Velokhaya Life Cycling Academy was established in 2003 with the aim of encouraging young people to participate in an after-school cycling programme as an alternative recreational outlet, with Pick n Pay as its primary sponsor.
“Nicholas was a boy with drive and determination you don’t often come across and we decided quite early on to focus on his talent and to groom him,” said Sipho Mona-Lekona, general manager and team manager at the academy.
Dlamini said when you cycle, you get the chance to see places and things you never got to as a youngster growing up in a small township.
“We didn’t have a car growing up, so as a small boy I was very curious and wanted to experience more, and cycling provided that opportunity for me.
“I have a strong mindset and always do everything I can to win.

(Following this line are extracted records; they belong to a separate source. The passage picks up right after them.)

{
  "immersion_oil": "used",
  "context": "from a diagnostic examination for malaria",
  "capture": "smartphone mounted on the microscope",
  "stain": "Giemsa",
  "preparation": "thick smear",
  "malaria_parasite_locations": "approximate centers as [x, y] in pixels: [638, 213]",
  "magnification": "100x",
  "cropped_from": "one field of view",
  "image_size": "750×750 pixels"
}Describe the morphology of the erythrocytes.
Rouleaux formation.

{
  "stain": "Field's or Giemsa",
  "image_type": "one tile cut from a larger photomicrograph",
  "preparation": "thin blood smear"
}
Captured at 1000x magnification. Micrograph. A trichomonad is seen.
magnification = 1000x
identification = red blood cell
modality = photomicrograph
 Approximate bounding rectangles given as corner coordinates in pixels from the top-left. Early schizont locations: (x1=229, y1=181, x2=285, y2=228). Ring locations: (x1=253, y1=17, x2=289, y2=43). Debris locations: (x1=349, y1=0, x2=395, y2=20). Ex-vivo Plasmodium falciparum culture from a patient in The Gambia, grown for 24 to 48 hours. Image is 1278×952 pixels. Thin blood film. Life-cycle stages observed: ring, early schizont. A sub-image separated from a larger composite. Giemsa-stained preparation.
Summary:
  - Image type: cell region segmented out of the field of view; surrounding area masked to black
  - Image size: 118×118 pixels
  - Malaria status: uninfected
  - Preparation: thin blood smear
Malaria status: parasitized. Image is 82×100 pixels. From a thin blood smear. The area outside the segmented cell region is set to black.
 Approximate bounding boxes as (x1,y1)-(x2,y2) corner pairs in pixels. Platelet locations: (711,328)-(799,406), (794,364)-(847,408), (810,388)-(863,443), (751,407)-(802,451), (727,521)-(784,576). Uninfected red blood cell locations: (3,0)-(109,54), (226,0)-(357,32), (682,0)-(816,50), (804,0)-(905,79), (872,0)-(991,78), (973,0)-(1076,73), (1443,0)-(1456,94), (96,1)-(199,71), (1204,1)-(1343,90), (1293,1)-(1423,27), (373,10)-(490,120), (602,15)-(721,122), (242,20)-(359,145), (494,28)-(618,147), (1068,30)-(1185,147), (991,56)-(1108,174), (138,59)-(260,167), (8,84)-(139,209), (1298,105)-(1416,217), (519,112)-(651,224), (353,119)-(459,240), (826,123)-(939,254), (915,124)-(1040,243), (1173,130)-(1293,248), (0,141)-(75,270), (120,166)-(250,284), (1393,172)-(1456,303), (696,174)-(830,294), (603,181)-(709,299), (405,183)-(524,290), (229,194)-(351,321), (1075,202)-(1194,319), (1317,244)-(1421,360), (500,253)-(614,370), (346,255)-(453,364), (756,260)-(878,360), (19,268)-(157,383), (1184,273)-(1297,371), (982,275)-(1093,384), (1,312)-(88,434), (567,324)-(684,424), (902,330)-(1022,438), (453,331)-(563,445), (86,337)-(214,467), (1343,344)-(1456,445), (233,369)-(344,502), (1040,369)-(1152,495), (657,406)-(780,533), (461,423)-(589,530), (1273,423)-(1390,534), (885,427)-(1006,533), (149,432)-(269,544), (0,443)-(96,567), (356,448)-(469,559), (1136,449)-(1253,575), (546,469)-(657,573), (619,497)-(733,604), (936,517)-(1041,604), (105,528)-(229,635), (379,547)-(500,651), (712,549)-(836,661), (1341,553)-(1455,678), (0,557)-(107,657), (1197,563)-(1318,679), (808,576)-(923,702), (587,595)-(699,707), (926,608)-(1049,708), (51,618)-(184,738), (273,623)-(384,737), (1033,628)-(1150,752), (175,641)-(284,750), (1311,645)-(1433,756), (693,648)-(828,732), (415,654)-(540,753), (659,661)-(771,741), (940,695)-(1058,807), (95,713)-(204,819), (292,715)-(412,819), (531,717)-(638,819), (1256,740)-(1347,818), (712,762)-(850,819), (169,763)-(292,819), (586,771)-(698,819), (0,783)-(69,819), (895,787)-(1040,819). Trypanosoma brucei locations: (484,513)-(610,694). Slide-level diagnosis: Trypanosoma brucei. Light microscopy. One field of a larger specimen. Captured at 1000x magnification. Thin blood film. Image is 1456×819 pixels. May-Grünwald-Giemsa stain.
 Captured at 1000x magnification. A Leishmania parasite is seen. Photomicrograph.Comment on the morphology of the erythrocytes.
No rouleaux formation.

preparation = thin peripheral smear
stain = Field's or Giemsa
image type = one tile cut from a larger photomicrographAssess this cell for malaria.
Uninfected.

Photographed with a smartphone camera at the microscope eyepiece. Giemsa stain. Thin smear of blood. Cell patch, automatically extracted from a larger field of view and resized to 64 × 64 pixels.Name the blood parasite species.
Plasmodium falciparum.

I work consistently on being good at everything that I do and I’m not happy until I achieve what I set out to do,” he said.
Velokhaya Life Cycling Academy today has more than 121 children between the ages of 8 and 28 who participate in cycling programmes.
Mona-Lekona, whose uncle introduced him to the world of cycling, helped establish the first black professional cycling team in 2006, which became a feeder to top teams in the country and around the world.
“We had a vision to take our youth off the streets and on to bicycles, and it’s made a world of difference in their lives,” said Mona-Lekona.
Dlamini was snapped up by former SA cyclist icon Douglas Ryder and his Team Qhubeka Assos, a UCI WorldTeam cycling team based in South Africa. UCI WorldTeam is the term used by the Union Cycliste Internationale to name a cycling team of the highest category in professional road cycling.
“Not everyone makes it to the A-team. Nicholas did the Australian Tour Down Under and won the prestigious ‘King of the Mountains’ jersey and claimed another a few months later during a road race in England,” said Mona-Lekona.